OM eist 3 jaar cel in ontuchtzaak zwembad Velsen-Zuid
Het Openbaar Ministerie (OM) in Amsterdam heeft in hoger beroep een gevangenisstraf van 3 jaar, waarvan 1 jaar voorwaardelijk, geëist tegen een 31-jarige zwemleraar uit Soest. Ook vorderde de advocaat-generaal een beroepsverbod en een proeftijd van tien jaar.
De verdachte heeft volgens het OM als zwemleraar bij jonge kinderen tijdens hun zwemlessen de geslachtsdelen betast, waarbij hij vaak met zijn handen en vingers in de zwemkleding ging.
De rechtbank Noord-Holland veroordeelde de verdachte op 25 maart 2015 tot een gevangenisstraf van drie jaar, waarvan één jaar voorwaardelijk, een beroepsverbod en een proeftijd van tien jaar. De rechtbank achtte bewezen dat de man bij vijftien kinderen ontucht pleegde, terwijl hij les gaf in een zwemschool in Velsen-Zuid. Dit deed hij tussen 1 september 2012 en 18 februari 2014.
De verdachte ging in hoger beroep. Hij ontkent alle tenlastegelegde feiten. In hoger beroep heeft de verdediging het verzoek gedaan om de kinderen opnieuw te horen. Het OM verzette zich hiertegen, omdat het voorkomen van de schade die bij de slachtoffers zou kunnen ontstaan door het opnieuw horen zwaarder weegt dan het belang van de verdediging bij het wederom ondervragen van de jonge kinderen. Het hof wees het verzoek van de verdediging af, waarbij het zich mede beriep op rapporten van deskundigen.

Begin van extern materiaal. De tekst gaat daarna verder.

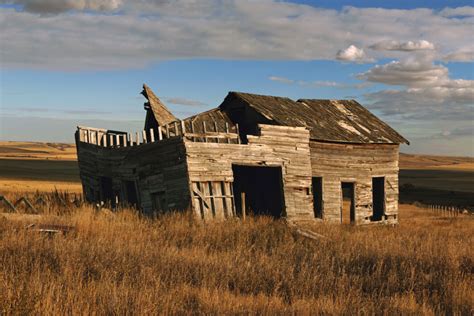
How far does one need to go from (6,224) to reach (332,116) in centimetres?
1687

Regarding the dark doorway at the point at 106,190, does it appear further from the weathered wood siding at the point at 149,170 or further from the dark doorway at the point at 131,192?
the dark doorway at the point at 131,192

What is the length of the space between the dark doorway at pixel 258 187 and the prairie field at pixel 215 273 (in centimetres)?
917

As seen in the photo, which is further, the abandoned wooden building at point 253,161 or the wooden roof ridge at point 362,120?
the wooden roof ridge at point 362,120

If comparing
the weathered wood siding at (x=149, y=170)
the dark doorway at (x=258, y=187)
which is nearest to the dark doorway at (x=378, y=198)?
the dark doorway at (x=258, y=187)

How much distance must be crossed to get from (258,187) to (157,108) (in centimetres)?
560

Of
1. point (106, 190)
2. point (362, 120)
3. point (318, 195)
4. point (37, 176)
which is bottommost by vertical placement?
point (37, 176)

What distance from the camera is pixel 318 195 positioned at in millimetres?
23297

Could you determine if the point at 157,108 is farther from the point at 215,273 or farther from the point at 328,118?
the point at 215,273

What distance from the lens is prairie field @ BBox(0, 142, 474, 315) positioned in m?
6.87

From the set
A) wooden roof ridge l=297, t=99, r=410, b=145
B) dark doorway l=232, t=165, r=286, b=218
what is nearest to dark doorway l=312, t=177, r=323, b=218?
dark doorway l=232, t=165, r=286, b=218

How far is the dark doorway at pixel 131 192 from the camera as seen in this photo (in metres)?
21.3

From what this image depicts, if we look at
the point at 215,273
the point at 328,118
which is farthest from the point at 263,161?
the point at 215,273

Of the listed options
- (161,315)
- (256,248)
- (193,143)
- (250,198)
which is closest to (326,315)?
(161,315)

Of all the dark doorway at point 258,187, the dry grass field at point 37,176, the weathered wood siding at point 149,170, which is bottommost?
the dry grass field at point 37,176
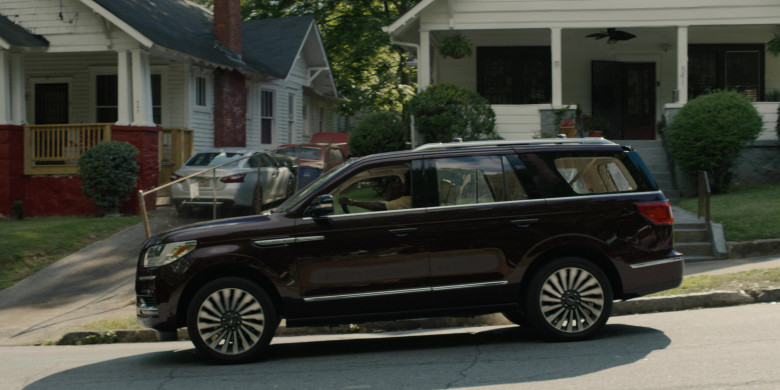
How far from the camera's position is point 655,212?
24.4 ft

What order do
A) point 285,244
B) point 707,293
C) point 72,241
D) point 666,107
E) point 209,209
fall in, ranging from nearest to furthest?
point 285,244, point 707,293, point 209,209, point 72,241, point 666,107

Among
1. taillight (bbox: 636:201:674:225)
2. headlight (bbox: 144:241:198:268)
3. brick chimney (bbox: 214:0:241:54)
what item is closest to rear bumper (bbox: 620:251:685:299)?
taillight (bbox: 636:201:674:225)

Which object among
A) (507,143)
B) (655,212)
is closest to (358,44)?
(507,143)

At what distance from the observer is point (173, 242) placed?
7.04 metres

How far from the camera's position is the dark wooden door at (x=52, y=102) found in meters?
23.5

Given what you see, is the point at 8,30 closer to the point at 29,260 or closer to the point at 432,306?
the point at 29,260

In haar betoog besprak de advocaat-generaal het spanningsveld tussen enerzijds belangen van de verdachte om zich effectief te kunnen verdedigen en anderzijds het belang om jonge slachtoffers tegen verdere schade te beschermen. Verder onderstreepte de advocaat-generaal de impact van deze zedenzaak op de slachtoffers en de naaste omgeving. “Kinderen die slachtoffer zijn geworden van seksueel misbruik worden vaak angstig en onzeker. Ouders kampen veelal met schuldgevoelens, omdat zij hun kind niet hebben kunnen beschermen. Daarnaast wordt het stafproces zelf als zwaar ervaren.”
Het hof doet op 25 juli 2018 uitspraak in deze zaak.